Поражаюсь, как я тогда выжил. Едва ли артерии и нервные центры семилетнего ребенка способны выдерживать такие чудовищные приступы белой горячки. В ту ночь, когда я попал в лапы Джона — Ячменное Зерно, в нашем деревянном домике никто не спал. А вот Ларри, ночевавший под мостом, наверное, так не бредил. Спал себе небось мертвецким сном, поутру, может быть, голова трещала с похмелья — вот и все. Если он сейчас жив, то вряд ли помнит эту ночь — мало ли что бывало! А мне она врезалась в память на всю жизнь. С тех пор минуло тридцать лет, но и сейчас, когда я пишу эти строки, я помню кошмары, душившие меня, и заново испытываю муки, которые пережил в ту ночь.

Я долго болел, и мать уже могла не напоминать мне о вреде пьянства. Она была потрясена этим происшествием. Она считала, что я совершил дурной поступок, очень дурной — разве этому она меня учила? А я, не смея перечить, не зная даже слов, которые раскрыли бы ей причины моего поведения, был не способен, конечно, объяснить, что как раз ее-то поучения и оказались всему виной! Ведь если бы не ее теории насчет черных глаз и итальянцев, я бы в рот не взял эту мерзкую кислятину! Только став взрослым, я поведал ей, в чем была истинная подоплека этого позорного происшествия.

Во время выздоровления я размышлял над разными вещами.

В те дни я многого еще не понимал, но кое-что стало мне совершенно ясно. Я чувствовал, что провинился, но все-таки люди несправедливы. Ведь не я же был виноват, хоть и поступил нехорошо!

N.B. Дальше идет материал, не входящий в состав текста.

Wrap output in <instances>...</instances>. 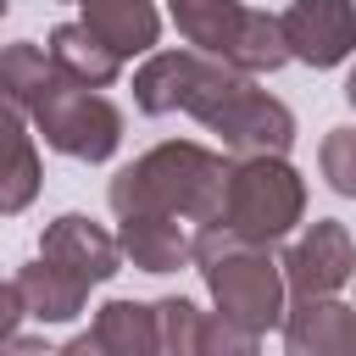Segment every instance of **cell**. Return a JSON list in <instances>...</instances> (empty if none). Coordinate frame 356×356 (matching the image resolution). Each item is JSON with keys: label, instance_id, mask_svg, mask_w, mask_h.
Listing matches in <instances>:
<instances>
[{"label": "cell", "instance_id": "cell-9", "mask_svg": "<svg viewBox=\"0 0 356 356\" xmlns=\"http://www.w3.org/2000/svg\"><path fill=\"white\" fill-rule=\"evenodd\" d=\"M39 256L56 261L61 273L83 278V284H106L122 273V250H117V234H106L95 217L83 211H61L56 222H44L39 234Z\"/></svg>", "mask_w": 356, "mask_h": 356}, {"label": "cell", "instance_id": "cell-7", "mask_svg": "<svg viewBox=\"0 0 356 356\" xmlns=\"http://www.w3.org/2000/svg\"><path fill=\"white\" fill-rule=\"evenodd\" d=\"M284 289L295 300H328L339 295L350 278H356V239L345 222L334 217H317L289 250H284Z\"/></svg>", "mask_w": 356, "mask_h": 356}, {"label": "cell", "instance_id": "cell-11", "mask_svg": "<svg viewBox=\"0 0 356 356\" xmlns=\"http://www.w3.org/2000/svg\"><path fill=\"white\" fill-rule=\"evenodd\" d=\"M78 6H83L78 22H83L117 61L150 56L156 39H161V11H156V0H78Z\"/></svg>", "mask_w": 356, "mask_h": 356}, {"label": "cell", "instance_id": "cell-4", "mask_svg": "<svg viewBox=\"0 0 356 356\" xmlns=\"http://www.w3.org/2000/svg\"><path fill=\"white\" fill-rule=\"evenodd\" d=\"M245 83V72H234L228 61L217 56H200V50H150L134 72V106L145 117H167V111H189L200 128L206 117Z\"/></svg>", "mask_w": 356, "mask_h": 356}, {"label": "cell", "instance_id": "cell-26", "mask_svg": "<svg viewBox=\"0 0 356 356\" xmlns=\"http://www.w3.org/2000/svg\"><path fill=\"white\" fill-rule=\"evenodd\" d=\"M345 100H350V111H356V67L345 72Z\"/></svg>", "mask_w": 356, "mask_h": 356}, {"label": "cell", "instance_id": "cell-15", "mask_svg": "<svg viewBox=\"0 0 356 356\" xmlns=\"http://www.w3.org/2000/svg\"><path fill=\"white\" fill-rule=\"evenodd\" d=\"M11 284H17V295H22V312L39 317V323H72V317L83 312V300H89V284L72 278V273H61V267L44 261V256H33Z\"/></svg>", "mask_w": 356, "mask_h": 356}, {"label": "cell", "instance_id": "cell-12", "mask_svg": "<svg viewBox=\"0 0 356 356\" xmlns=\"http://www.w3.org/2000/svg\"><path fill=\"white\" fill-rule=\"evenodd\" d=\"M39 184H44V167H39V145L28 134V117L0 95V217L28 211Z\"/></svg>", "mask_w": 356, "mask_h": 356}, {"label": "cell", "instance_id": "cell-5", "mask_svg": "<svg viewBox=\"0 0 356 356\" xmlns=\"http://www.w3.org/2000/svg\"><path fill=\"white\" fill-rule=\"evenodd\" d=\"M28 117L44 134V145L61 150V156H72V161H106L122 145V111L100 89H78L67 78H56V89Z\"/></svg>", "mask_w": 356, "mask_h": 356}, {"label": "cell", "instance_id": "cell-3", "mask_svg": "<svg viewBox=\"0 0 356 356\" xmlns=\"http://www.w3.org/2000/svg\"><path fill=\"white\" fill-rule=\"evenodd\" d=\"M306 217V178L284 161V156H245L228 161V184H222V228L250 239V245H273L284 239L295 222Z\"/></svg>", "mask_w": 356, "mask_h": 356}, {"label": "cell", "instance_id": "cell-25", "mask_svg": "<svg viewBox=\"0 0 356 356\" xmlns=\"http://www.w3.org/2000/svg\"><path fill=\"white\" fill-rule=\"evenodd\" d=\"M56 356H100V345H95L89 334H78V339H67V345H61Z\"/></svg>", "mask_w": 356, "mask_h": 356}, {"label": "cell", "instance_id": "cell-16", "mask_svg": "<svg viewBox=\"0 0 356 356\" xmlns=\"http://www.w3.org/2000/svg\"><path fill=\"white\" fill-rule=\"evenodd\" d=\"M167 11H172V22H178V33H184V44L189 50H200V56H228L234 50V33H239V22H245V0H167Z\"/></svg>", "mask_w": 356, "mask_h": 356}, {"label": "cell", "instance_id": "cell-20", "mask_svg": "<svg viewBox=\"0 0 356 356\" xmlns=\"http://www.w3.org/2000/svg\"><path fill=\"white\" fill-rule=\"evenodd\" d=\"M150 323H156V356H200V323H206V312L189 295L150 300Z\"/></svg>", "mask_w": 356, "mask_h": 356}, {"label": "cell", "instance_id": "cell-21", "mask_svg": "<svg viewBox=\"0 0 356 356\" xmlns=\"http://www.w3.org/2000/svg\"><path fill=\"white\" fill-rule=\"evenodd\" d=\"M317 167H323V178H328L334 195L356 200V128H328L323 150H317Z\"/></svg>", "mask_w": 356, "mask_h": 356}, {"label": "cell", "instance_id": "cell-10", "mask_svg": "<svg viewBox=\"0 0 356 356\" xmlns=\"http://www.w3.org/2000/svg\"><path fill=\"white\" fill-rule=\"evenodd\" d=\"M284 356H356V306L345 300H289L284 306Z\"/></svg>", "mask_w": 356, "mask_h": 356}, {"label": "cell", "instance_id": "cell-18", "mask_svg": "<svg viewBox=\"0 0 356 356\" xmlns=\"http://www.w3.org/2000/svg\"><path fill=\"white\" fill-rule=\"evenodd\" d=\"M50 89H56V67H50V56H44L33 39H17V44L0 50V95H6L22 117H28Z\"/></svg>", "mask_w": 356, "mask_h": 356}, {"label": "cell", "instance_id": "cell-24", "mask_svg": "<svg viewBox=\"0 0 356 356\" xmlns=\"http://www.w3.org/2000/svg\"><path fill=\"white\" fill-rule=\"evenodd\" d=\"M0 356H56L44 339H28V334H17V339H6L0 345Z\"/></svg>", "mask_w": 356, "mask_h": 356}, {"label": "cell", "instance_id": "cell-6", "mask_svg": "<svg viewBox=\"0 0 356 356\" xmlns=\"http://www.w3.org/2000/svg\"><path fill=\"white\" fill-rule=\"evenodd\" d=\"M206 128L222 139V150L234 161H245V156H289V145H295V111L278 95L256 89L250 78L206 117Z\"/></svg>", "mask_w": 356, "mask_h": 356}, {"label": "cell", "instance_id": "cell-22", "mask_svg": "<svg viewBox=\"0 0 356 356\" xmlns=\"http://www.w3.org/2000/svg\"><path fill=\"white\" fill-rule=\"evenodd\" d=\"M200 356H261V334L222 317V312H211L200 323Z\"/></svg>", "mask_w": 356, "mask_h": 356}, {"label": "cell", "instance_id": "cell-8", "mask_svg": "<svg viewBox=\"0 0 356 356\" xmlns=\"http://www.w3.org/2000/svg\"><path fill=\"white\" fill-rule=\"evenodd\" d=\"M278 28L289 61H306L317 72L356 56V0H289Z\"/></svg>", "mask_w": 356, "mask_h": 356}, {"label": "cell", "instance_id": "cell-1", "mask_svg": "<svg viewBox=\"0 0 356 356\" xmlns=\"http://www.w3.org/2000/svg\"><path fill=\"white\" fill-rule=\"evenodd\" d=\"M222 184H228V161L195 139H167L150 145L145 156H134L106 200L117 217H184L189 228H211L222 217Z\"/></svg>", "mask_w": 356, "mask_h": 356}, {"label": "cell", "instance_id": "cell-19", "mask_svg": "<svg viewBox=\"0 0 356 356\" xmlns=\"http://www.w3.org/2000/svg\"><path fill=\"white\" fill-rule=\"evenodd\" d=\"M222 61H228L234 72H245V78H256V72H278V67L289 61L278 17L250 6V11H245V22H239V33H234V50H228Z\"/></svg>", "mask_w": 356, "mask_h": 356}, {"label": "cell", "instance_id": "cell-2", "mask_svg": "<svg viewBox=\"0 0 356 356\" xmlns=\"http://www.w3.org/2000/svg\"><path fill=\"white\" fill-rule=\"evenodd\" d=\"M206 278V295L217 300L222 317L267 334L284 323V306H289V289H284V267L267 245H250L239 234H228L222 222L211 228H195V256H189Z\"/></svg>", "mask_w": 356, "mask_h": 356}, {"label": "cell", "instance_id": "cell-17", "mask_svg": "<svg viewBox=\"0 0 356 356\" xmlns=\"http://www.w3.org/2000/svg\"><path fill=\"white\" fill-rule=\"evenodd\" d=\"M89 339L100 345V356H156V323L145 300H106L95 312Z\"/></svg>", "mask_w": 356, "mask_h": 356}, {"label": "cell", "instance_id": "cell-27", "mask_svg": "<svg viewBox=\"0 0 356 356\" xmlns=\"http://www.w3.org/2000/svg\"><path fill=\"white\" fill-rule=\"evenodd\" d=\"M6 11H11V0H0V17H6Z\"/></svg>", "mask_w": 356, "mask_h": 356}, {"label": "cell", "instance_id": "cell-23", "mask_svg": "<svg viewBox=\"0 0 356 356\" xmlns=\"http://www.w3.org/2000/svg\"><path fill=\"white\" fill-rule=\"evenodd\" d=\"M28 312H22V295H17V284L11 278H0V345L6 339H17V323H22Z\"/></svg>", "mask_w": 356, "mask_h": 356}, {"label": "cell", "instance_id": "cell-13", "mask_svg": "<svg viewBox=\"0 0 356 356\" xmlns=\"http://www.w3.org/2000/svg\"><path fill=\"white\" fill-rule=\"evenodd\" d=\"M117 250L139 273H178L195 256V228L184 217H117Z\"/></svg>", "mask_w": 356, "mask_h": 356}, {"label": "cell", "instance_id": "cell-14", "mask_svg": "<svg viewBox=\"0 0 356 356\" xmlns=\"http://www.w3.org/2000/svg\"><path fill=\"white\" fill-rule=\"evenodd\" d=\"M44 56H50L56 78H67V83H78V89H106V83H117V72H122V61H117L83 22H56Z\"/></svg>", "mask_w": 356, "mask_h": 356}]
</instances>
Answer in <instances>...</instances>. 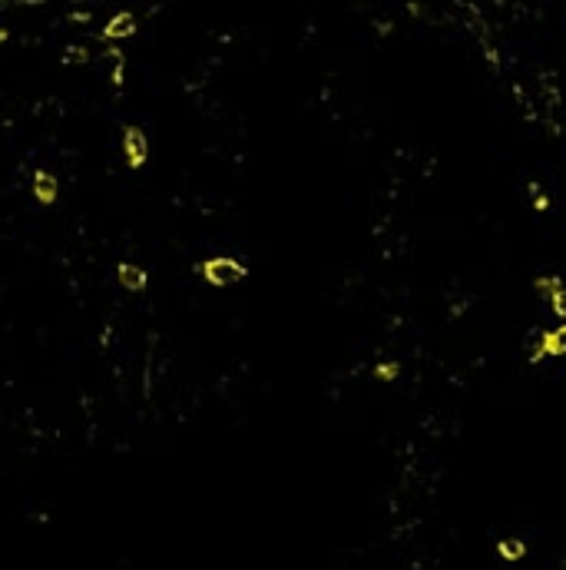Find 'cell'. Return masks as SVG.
<instances>
[{
  "label": "cell",
  "instance_id": "6da1fadb",
  "mask_svg": "<svg viewBox=\"0 0 566 570\" xmlns=\"http://www.w3.org/2000/svg\"><path fill=\"white\" fill-rule=\"evenodd\" d=\"M202 279L216 289H229V285H239L242 279H249V265L235 255H212L202 262Z\"/></svg>",
  "mask_w": 566,
  "mask_h": 570
},
{
  "label": "cell",
  "instance_id": "7a4b0ae2",
  "mask_svg": "<svg viewBox=\"0 0 566 570\" xmlns=\"http://www.w3.org/2000/svg\"><path fill=\"white\" fill-rule=\"evenodd\" d=\"M493 557L500 560L503 567L527 564V557H530V540L523 538V534H500V538H493Z\"/></svg>",
  "mask_w": 566,
  "mask_h": 570
},
{
  "label": "cell",
  "instance_id": "3957f363",
  "mask_svg": "<svg viewBox=\"0 0 566 570\" xmlns=\"http://www.w3.org/2000/svg\"><path fill=\"white\" fill-rule=\"evenodd\" d=\"M123 153H126V163H130L133 169L146 163V156H149V142H146L142 130L130 126V130L123 133Z\"/></svg>",
  "mask_w": 566,
  "mask_h": 570
},
{
  "label": "cell",
  "instance_id": "277c9868",
  "mask_svg": "<svg viewBox=\"0 0 566 570\" xmlns=\"http://www.w3.org/2000/svg\"><path fill=\"white\" fill-rule=\"evenodd\" d=\"M543 358H566V322H560L556 329H543Z\"/></svg>",
  "mask_w": 566,
  "mask_h": 570
},
{
  "label": "cell",
  "instance_id": "5b68a950",
  "mask_svg": "<svg viewBox=\"0 0 566 570\" xmlns=\"http://www.w3.org/2000/svg\"><path fill=\"white\" fill-rule=\"evenodd\" d=\"M116 279H120V285L123 289H130V292H142L146 282H149L146 269H140V265H133V262H123L120 269H116Z\"/></svg>",
  "mask_w": 566,
  "mask_h": 570
},
{
  "label": "cell",
  "instance_id": "8992f818",
  "mask_svg": "<svg viewBox=\"0 0 566 570\" xmlns=\"http://www.w3.org/2000/svg\"><path fill=\"white\" fill-rule=\"evenodd\" d=\"M563 285H566V279H563V275L546 272V275H536V279H534V292H536V298H540V302H543V298H546V302H550V298H553L556 292L563 289Z\"/></svg>",
  "mask_w": 566,
  "mask_h": 570
},
{
  "label": "cell",
  "instance_id": "52a82bcc",
  "mask_svg": "<svg viewBox=\"0 0 566 570\" xmlns=\"http://www.w3.org/2000/svg\"><path fill=\"white\" fill-rule=\"evenodd\" d=\"M33 196L40 199L44 206H50V202L56 199V176H50V173L40 169V173L33 176Z\"/></svg>",
  "mask_w": 566,
  "mask_h": 570
},
{
  "label": "cell",
  "instance_id": "ba28073f",
  "mask_svg": "<svg viewBox=\"0 0 566 570\" xmlns=\"http://www.w3.org/2000/svg\"><path fill=\"white\" fill-rule=\"evenodd\" d=\"M133 30H136V17H133V13H116V17L106 23V30L103 33H106L109 40H123V37H130Z\"/></svg>",
  "mask_w": 566,
  "mask_h": 570
},
{
  "label": "cell",
  "instance_id": "9c48e42d",
  "mask_svg": "<svg viewBox=\"0 0 566 570\" xmlns=\"http://www.w3.org/2000/svg\"><path fill=\"white\" fill-rule=\"evenodd\" d=\"M371 375H374V382H384V384H394L398 378H401V362H378L374 368H371Z\"/></svg>",
  "mask_w": 566,
  "mask_h": 570
},
{
  "label": "cell",
  "instance_id": "30bf717a",
  "mask_svg": "<svg viewBox=\"0 0 566 570\" xmlns=\"http://www.w3.org/2000/svg\"><path fill=\"white\" fill-rule=\"evenodd\" d=\"M550 315H553L556 322H566V285L550 298Z\"/></svg>",
  "mask_w": 566,
  "mask_h": 570
},
{
  "label": "cell",
  "instance_id": "8fae6325",
  "mask_svg": "<svg viewBox=\"0 0 566 570\" xmlns=\"http://www.w3.org/2000/svg\"><path fill=\"white\" fill-rule=\"evenodd\" d=\"M83 56H87L83 50H70V54H66V60H83Z\"/></svg>",
  "mask_w": 566,
  "mask_h": 570
},
{
  "label": "cell",
  "instance_id": "7c38bea8",
  "mask_svg": "<svg viewBox=\"0 0 566 570\" xmlns=\"http://www.w3.org/2000/svg\"><path fill=\"white\" fill-rule=\"evenodd\" d=\"M4 40H7V30H0V44H4Z\"/></svg>",
  "mask_w": 566,
  "mask_h": 570
}]
</instances>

Тем не менее я дал себе зарок никогда больше не пить. Бешеная собака так не боится воды, как я тогда боялся вина!

И все же должен подчеркнуть: как ни тяжко дался мне этот опыт, он не помешал моей дальнейшей дружбе с Джоном — Ячменное Зерно. Уже в то время все вокруг толкало меня к нему.

Во-первых, взрослые, за исключением моей матери — женщины крайне строгих взглядов, воспринимали это происшествие весьма добродушно. Чепуха! Что за стыд! Во-вторых, свидетели моего позора — парни и девушки — со смехом судачили о том, кто чем отличился в этот день, и вспоминали разные забавные подробности: как Ларри прыгнул мне на грудь, а потом мертвецки пьяный завалился под мост, как другой паренек провел ночь в дюнах, а третий свалился в канаву. Итак, я понимал, что никто не считает это постыдным. Наоборот, я совершил лихой подвиг, которым можно гордиться. Окружающие восприняли это как яркое событие, скрасившее на миг унылые будни мрачного побережья, вечно окутанного туманом.

Фермеры-ирландцы добродушно журили меня, похлопывая по плечу, и вскоре я возомнил себя героем. Питер, Доминик и другие итальянцы хвалили меня за доблесть. Общественная мораль не запрещала пить. Пили, кстати, все. В нашей общине не было ни одного трезвенника. Даже убеленный сединами пятидесятилетний учитель маленькой сельской школы в периоды запоя, сраженный Ячменным Зерном, устраивал нам внеочередные каникулы.

Никаких нравственных запретов в этой области не существовало.

Мое отвращение к алкоголю носило чисто физиологический характер. Мне не нравилось чертово зелье.